RECORDS FOR PROCESSING ->

[Start of section]

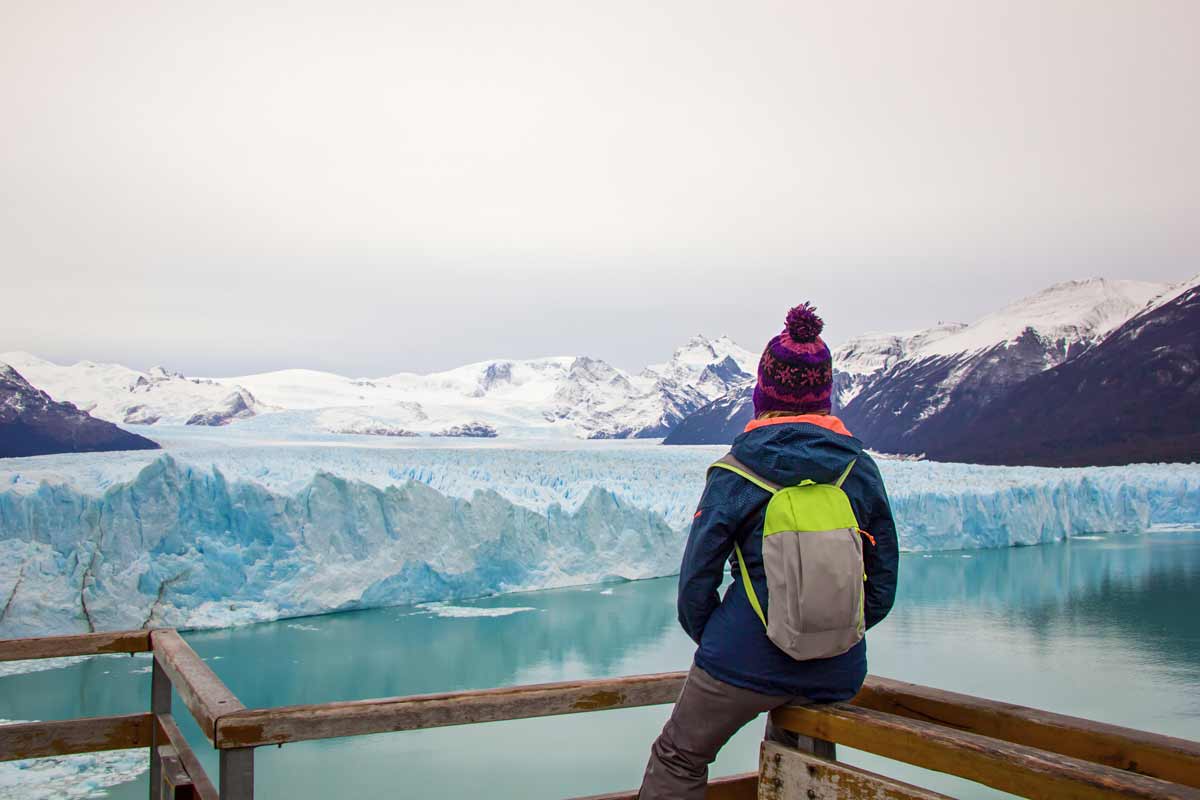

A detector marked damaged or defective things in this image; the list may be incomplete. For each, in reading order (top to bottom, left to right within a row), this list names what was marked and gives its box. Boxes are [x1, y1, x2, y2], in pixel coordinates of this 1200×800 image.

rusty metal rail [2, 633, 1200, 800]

[End of section]
[Start of section]

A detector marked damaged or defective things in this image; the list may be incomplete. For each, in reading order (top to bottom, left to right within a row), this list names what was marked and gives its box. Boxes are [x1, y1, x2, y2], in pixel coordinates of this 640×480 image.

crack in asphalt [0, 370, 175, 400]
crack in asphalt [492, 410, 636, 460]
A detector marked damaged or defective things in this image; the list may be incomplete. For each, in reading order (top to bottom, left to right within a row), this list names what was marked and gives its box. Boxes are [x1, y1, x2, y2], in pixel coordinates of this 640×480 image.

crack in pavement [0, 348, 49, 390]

[End of section]
[Start of section]

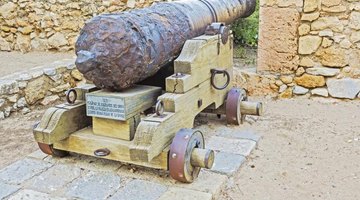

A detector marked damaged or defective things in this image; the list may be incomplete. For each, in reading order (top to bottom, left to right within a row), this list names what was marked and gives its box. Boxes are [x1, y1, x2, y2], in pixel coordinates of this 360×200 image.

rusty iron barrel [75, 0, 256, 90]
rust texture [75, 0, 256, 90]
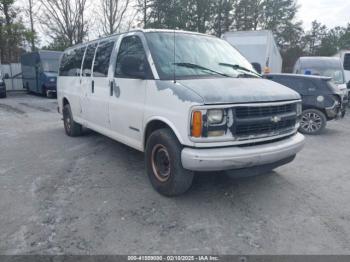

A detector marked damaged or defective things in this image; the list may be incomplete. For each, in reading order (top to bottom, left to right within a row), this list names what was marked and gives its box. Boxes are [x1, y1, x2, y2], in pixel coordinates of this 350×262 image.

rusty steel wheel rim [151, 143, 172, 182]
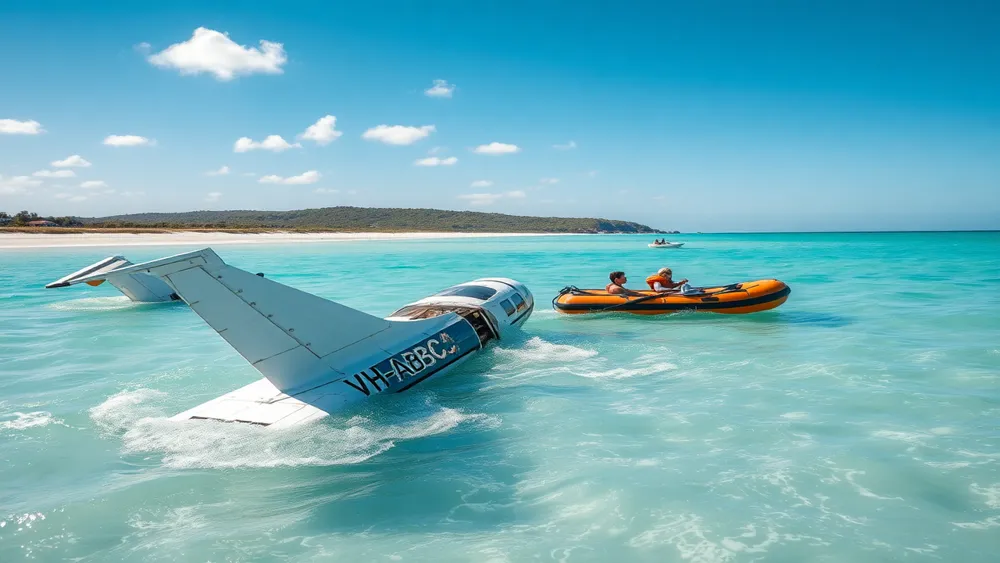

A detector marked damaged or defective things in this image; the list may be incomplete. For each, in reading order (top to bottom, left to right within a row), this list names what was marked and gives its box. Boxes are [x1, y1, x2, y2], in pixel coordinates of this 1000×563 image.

[End of section]

EXERCISE INSTRUCTIONS -> Look above for the line containing "this 350×262 image." and the line containing "this 1000×563 image.", then reproduce both and everything between them exactly, pictures omitted.

RESPONSE FOR THIS EXERCISE ->
A detector marked damaged or defective things in this image; the list may be incomplete. For each, in reading order (top to bottom, left to right within a row), this list names what was marked and gives its box. Boxes are [x1, y1, x2, y2], in pixel coordinates of this 350×262 image.

rusty steel wheel rim [151, 143, 172, 182]

A detector marked damaged or defective things in this image; the list may be incomplete. For each, in reading order (top to bottom, left to right within a row), this list names what was marked and gives its box. Boxes are [x1, y1, x2, y2], in pixel coordinates of this 1000×563 image.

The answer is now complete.